The Modi references don’t end there, either. A biopic on the prime minister has been announced starring Indian actor Vivek Oberoi, who is credited in promotional materials as Vivek Anand Oberoi.
The significance of this name change – a departure from how Oberoi was credited for the first 16 years of his career – can be seen in its similarities to Swami Vivekananda, the assumed title of a 19th-century philosopher often photographed in saffron-coloured robes whose confidence in his Hindu identity shares certain similarities with the Hindu-first politics of the BJP.
Vivekananda believed, for instance, that the long Muslim rule in what is now known as India was a thousand years of “slavery” to “central Asian savages”. He is one of the thinkers that Modi quotes most often. Interestingly, Vivekananda’s real name was Narendranath, a longer version of the prime minister’s first name Narendra.

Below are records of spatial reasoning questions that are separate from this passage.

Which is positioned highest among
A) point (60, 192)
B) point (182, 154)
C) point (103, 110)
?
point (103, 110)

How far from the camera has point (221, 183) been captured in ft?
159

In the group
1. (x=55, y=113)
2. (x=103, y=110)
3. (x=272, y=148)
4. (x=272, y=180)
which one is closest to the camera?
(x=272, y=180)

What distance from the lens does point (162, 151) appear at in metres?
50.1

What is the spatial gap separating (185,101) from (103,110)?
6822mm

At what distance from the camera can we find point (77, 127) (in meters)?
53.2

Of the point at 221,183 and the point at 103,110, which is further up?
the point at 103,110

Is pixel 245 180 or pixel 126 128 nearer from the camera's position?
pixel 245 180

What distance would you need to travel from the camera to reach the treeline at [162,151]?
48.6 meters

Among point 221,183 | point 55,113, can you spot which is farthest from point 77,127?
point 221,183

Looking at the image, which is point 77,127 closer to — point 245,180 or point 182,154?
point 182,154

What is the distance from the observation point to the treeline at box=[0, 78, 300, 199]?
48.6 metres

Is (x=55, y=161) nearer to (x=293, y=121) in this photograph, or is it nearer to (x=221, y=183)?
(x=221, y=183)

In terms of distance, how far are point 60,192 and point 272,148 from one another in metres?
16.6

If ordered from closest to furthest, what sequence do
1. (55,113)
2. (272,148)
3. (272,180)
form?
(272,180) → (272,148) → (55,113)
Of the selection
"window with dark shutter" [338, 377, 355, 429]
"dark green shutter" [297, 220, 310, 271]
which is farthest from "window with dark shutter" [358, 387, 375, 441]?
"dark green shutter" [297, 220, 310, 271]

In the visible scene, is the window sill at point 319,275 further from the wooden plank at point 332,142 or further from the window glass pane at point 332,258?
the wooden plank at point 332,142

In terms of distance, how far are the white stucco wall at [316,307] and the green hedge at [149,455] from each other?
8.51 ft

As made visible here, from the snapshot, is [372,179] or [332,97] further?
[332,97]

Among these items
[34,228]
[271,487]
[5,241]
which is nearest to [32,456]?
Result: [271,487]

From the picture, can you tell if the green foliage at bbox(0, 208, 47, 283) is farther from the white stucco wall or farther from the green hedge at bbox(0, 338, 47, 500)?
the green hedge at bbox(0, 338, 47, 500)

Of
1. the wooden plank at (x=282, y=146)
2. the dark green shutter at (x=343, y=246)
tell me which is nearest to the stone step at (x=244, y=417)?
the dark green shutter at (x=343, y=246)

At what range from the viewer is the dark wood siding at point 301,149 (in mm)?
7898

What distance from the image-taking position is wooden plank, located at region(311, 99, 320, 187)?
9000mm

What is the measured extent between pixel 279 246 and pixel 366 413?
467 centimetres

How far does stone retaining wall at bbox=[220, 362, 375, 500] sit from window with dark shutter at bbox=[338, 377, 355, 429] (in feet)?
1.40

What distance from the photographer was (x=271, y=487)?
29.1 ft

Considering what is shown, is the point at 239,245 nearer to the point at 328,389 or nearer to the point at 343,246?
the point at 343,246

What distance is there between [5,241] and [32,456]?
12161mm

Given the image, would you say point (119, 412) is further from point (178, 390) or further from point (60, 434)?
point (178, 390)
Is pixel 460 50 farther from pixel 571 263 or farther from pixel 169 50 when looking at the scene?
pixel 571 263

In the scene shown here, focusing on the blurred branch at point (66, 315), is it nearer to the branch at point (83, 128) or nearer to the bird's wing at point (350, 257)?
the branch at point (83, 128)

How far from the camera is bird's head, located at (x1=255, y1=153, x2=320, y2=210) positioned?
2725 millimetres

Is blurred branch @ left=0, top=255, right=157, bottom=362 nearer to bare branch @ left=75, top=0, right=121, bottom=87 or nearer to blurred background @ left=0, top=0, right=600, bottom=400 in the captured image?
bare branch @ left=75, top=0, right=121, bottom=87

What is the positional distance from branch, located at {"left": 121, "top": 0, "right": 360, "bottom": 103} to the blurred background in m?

Oberoi seems to have decided that he must not only look like the prime minister but also underline his proximity to him by rolling out his full name for this project.
Looking ahead, Mere Pyare Prime Minister (My Dear Prime Minister), which will tell the story of a child from a slum who wants to build a toilet for his single mother, is also nearing completion.
Toilets form an integral part of Modi’s flagship Swachh Bharat Abhiyan (Clean India Campaign). Other films to broach the subject include 2017’s Toilet: A Prem Katha (Toilet: A Love Story) which was about a young wife who demanded a toilet in her marital home, sparking a sanitation and social revolution.
This film directly referenced Modi’s toilet campaign while also expressing admiration for his controversial demonetisation of the 500- and 1,000-rupee notes – a move widely held by economists, including the Nobel laureate Amartya Sen, to be a disaster. The film, however, is considered a hit.
Last year, Hindu cinema giant Yash Raj Films released Sui Dhaaga (Needle and Thread) – a love letter to Modi’s Make-in-India and StartUp India campaigns, with its against-all-odds narrative of a young couple’s small entrepreneurial venture.
One of the prime minister’s most resonant election campaign promises was that he would create 10 million jobs per year. In 2018, Modi said 7 million jobs had been created in India – arguably the highest in his tenure as prime minister – yet still 30 per cent short of what was promised. Moreover, India’s job data is contested – economists who are not employed by the government point to problems with the numbers.
Modi has indirectly admitted as much in a television interview, where he said he considered someone selling small street snacks like pakoras to be gainfully employed. Sui Dhaaga seemed to channel this self-employment narrative.
There has, in general, been a noticeable increase in nationalistic films over the past five or six years. Mostly, this takes the form of the sports drama, which offers a loving vessel for nationalism and its iconography – unfurling the flag, singing the national anthem and other such displays. Modern action films, too, often feature plots about threats to national security or the adventures of the country’s many fighting forces, while even social dramas and love stories are seasoned with such themes – romantic heroes in some Hindi films work on projects of national importance, such as education or finding solutions to women’s health issues.
It was enlightening to hear the honourable Prime Minsiter @narendramodi share his views on our Industry’s soft power status and the strength of our cinema...he gave our media and entertainment representatives a patient and solid hearing....thank you Sir!! pic.twitter.com/BIl8ubQwYa— Karan Johar (@karanjohar) December 18, 2018
Aside from what is happening on the screen, Modi has also been photographed with Bollywood actors, directors and producers over the last few months, both in serious-looking formal settings and grinning selfies.
In a recent interview, big-ticket Bollywood director Karan Johar said the PM had been “very proactive on [film] industry needs and had addressed them.”